Fig. 25.—The rod on the recumbent stone is placed in and along the common axis of the present circle and avenue. It is seen that the Friar’s Heel, the top of which is shown in the distance, would hide the sunrise place if the axis were a little further to the S.E.

But even this is not the only evidence we have for the May worship in early times. There is an old tradition of the slaughter of Britons by the Saxons at Stonehenge, known as “The Treachery of the Long Knives”; according to some accounts, 460 British chieftains were killed while attending a banquet and conference. Now at what time of the year did this take place? Was it at the summer solstice on June 21? I have gathered from Guest’s “Mabinogion,” vol. ii. p. 433, and Davies’s “Mythology of the British Druids,” p. 333, that the banquet took place on May eveMeinvethydd.” Is it likely that this date would have been chosen in a solar temple dedicated exclusively to the solstice?

Now the theory to which my work and thought have led me is that the megalithic structures at Stonehenge—the worked sarsens with their mortices and lintels, and above all the trilithons of the magnificent naos—represent a re-dedication and a reconstruction, on a more imposing plan and scale, of a much older temple, which was originally used for worship in connection with the May year.


[17] Plans and photographs of Stonehenge, &c., by Colonel Sir Henry James, R.E., F.R.S., Director-General of the Ordnance Survey, 1867.


CHAPTER X
THE MAY AND JUNE WORSHIPS IN BRITTANY

I purpose next to inquire whether in the wonderful series of Megalithic remains in Brittany, remains more extensive than any in Britain, any light is thrown on the suggestion I have made that the May Worship preceded the Solstitial Worship at Stonehenge.

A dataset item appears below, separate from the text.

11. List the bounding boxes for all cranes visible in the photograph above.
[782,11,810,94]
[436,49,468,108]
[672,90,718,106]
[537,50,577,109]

It has long been known that the stones which compose the prehistoric remains in Brittany are generally similar in size and shape to those at Stonehenge, but, as I have already stated, in one respect there is a vast difference. Instead of a few, arranged in circles as at Stonehenge, we have an enormous multitude of the so-called menhirs arranged in many parallel lines for great distances. Some of these are unhewn like the Friar’s Heel, some have as certainly been trimmed.